Published: Wednesday, Feb. 22 2012 4:45 a.m. MST

"I feel like it's part of my job to convince them they can engage with this literature, even though it's old," Linder said. "I do my best to make it interesting and relevant."

She said she doesn't expect students to love the materials they study in class, and she often finds the ones who strongly dislike a book "enjoy having something to rail against."

"I don't expect they're going to love everything we read," Linder said. "I think there is still value in the works that we have included in the curriculum."

Teri Lesesne, executive secretary of the Assembly on Literature for Adolescents of National Council of Teachers of English, said that along with what she calls the canon of classic literature that students read in class, they should also be exposed to contemporary literature in class.

"Is (classic literature) harmful to kids? No," Lesesne said. "Does it make them want to read? No. Except for the people who go on to be English teachers."

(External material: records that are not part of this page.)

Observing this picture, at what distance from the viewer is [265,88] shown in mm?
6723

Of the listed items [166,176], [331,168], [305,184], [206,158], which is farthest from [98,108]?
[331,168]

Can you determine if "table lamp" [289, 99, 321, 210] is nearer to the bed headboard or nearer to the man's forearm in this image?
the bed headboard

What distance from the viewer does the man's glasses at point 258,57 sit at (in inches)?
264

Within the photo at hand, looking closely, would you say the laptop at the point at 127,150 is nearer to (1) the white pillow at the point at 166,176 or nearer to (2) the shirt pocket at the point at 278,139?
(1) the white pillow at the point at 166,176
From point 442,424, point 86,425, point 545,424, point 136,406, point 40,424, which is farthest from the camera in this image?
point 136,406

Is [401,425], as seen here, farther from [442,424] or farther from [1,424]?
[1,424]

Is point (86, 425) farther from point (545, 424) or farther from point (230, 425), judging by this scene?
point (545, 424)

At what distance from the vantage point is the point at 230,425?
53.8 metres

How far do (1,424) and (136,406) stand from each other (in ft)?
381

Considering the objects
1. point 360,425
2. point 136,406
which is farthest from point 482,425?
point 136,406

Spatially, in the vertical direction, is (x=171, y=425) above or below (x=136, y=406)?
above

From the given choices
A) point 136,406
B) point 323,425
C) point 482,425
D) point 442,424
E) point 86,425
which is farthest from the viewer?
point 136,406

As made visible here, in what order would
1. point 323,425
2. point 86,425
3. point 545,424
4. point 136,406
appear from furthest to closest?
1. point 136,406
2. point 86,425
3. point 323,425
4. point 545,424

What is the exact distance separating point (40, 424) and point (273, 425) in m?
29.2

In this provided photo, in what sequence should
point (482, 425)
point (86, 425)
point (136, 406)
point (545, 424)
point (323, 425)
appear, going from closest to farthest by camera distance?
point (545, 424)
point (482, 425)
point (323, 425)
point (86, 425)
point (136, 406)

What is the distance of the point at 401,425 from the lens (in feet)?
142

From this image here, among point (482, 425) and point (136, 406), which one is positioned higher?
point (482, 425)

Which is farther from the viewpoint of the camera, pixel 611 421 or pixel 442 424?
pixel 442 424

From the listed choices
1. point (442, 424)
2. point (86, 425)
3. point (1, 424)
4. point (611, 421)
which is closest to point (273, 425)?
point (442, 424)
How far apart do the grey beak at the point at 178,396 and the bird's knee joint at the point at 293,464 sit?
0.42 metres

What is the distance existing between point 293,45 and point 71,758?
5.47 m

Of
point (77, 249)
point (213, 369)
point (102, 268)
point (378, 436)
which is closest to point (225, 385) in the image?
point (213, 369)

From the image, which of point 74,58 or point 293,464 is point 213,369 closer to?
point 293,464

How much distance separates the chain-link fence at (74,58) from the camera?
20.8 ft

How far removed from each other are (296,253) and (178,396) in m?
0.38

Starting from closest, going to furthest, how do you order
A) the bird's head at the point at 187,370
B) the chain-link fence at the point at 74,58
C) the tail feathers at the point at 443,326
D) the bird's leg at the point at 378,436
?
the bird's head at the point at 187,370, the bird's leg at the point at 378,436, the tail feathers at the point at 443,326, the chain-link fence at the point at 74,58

Lesesne is a professor of library science at Sam Houston University in Huntsville, Texas, and teaches children's and young adult literature. She believes that students should see Shakespeare performed as intended, rather than read, and they should be able to choose some of the items they read in class. She also believes they shouldn't read the same things in high school and college.

Sticking to the classics isn't bad for students' education, she said, but teachers should be showing them newer books that they can relate to better.

"All kids should be exposed to great literature," Lesesne said. "I don't have an argument with that at all. (But) if they're going to want continue to read literature, it also needs to be literature that has access points to their life."

Teachers can be crucial in helping students figure out what they love to read.

"There's so much richness out there," Lesesne said. "Unless there's a teacher in the classroom, saying, 'Here are some cool new books,' we're really not keeping kids excited about books and reading."